[EXERCISE AIM] Report how many lines in the items below contain the string "region", with case counting, and give only that number.

[EXERCISE INPUTS]
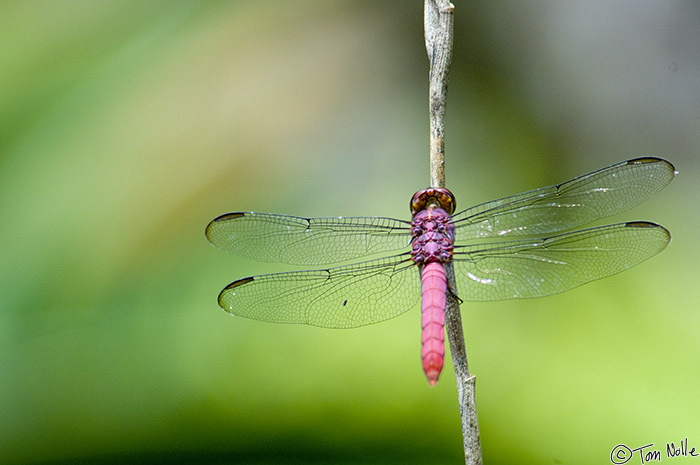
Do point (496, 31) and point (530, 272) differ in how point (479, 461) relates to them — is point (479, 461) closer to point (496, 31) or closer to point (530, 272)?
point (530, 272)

---

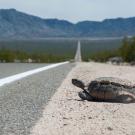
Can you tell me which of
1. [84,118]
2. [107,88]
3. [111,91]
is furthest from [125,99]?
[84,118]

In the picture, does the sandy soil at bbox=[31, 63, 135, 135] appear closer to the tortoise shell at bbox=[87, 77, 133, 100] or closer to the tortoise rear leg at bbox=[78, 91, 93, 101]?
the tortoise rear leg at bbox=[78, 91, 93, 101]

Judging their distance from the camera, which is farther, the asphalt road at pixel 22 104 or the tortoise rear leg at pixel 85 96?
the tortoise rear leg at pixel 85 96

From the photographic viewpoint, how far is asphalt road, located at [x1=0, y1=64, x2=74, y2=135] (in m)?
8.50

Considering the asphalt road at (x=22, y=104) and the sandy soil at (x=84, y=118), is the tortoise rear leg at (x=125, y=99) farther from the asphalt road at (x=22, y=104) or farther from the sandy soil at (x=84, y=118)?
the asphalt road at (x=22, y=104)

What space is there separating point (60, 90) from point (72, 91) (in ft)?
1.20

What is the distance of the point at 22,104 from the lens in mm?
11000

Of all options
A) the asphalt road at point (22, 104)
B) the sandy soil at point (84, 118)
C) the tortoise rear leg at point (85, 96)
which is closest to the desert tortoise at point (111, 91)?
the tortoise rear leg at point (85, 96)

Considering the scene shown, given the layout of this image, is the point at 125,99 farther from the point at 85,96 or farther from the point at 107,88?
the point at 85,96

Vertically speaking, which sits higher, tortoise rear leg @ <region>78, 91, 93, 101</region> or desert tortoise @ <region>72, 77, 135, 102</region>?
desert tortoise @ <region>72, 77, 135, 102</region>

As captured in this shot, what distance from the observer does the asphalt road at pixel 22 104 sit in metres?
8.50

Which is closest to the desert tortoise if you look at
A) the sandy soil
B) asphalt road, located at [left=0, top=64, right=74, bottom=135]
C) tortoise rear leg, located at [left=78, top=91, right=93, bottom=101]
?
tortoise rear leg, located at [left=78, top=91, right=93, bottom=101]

[THE ANSWER] 2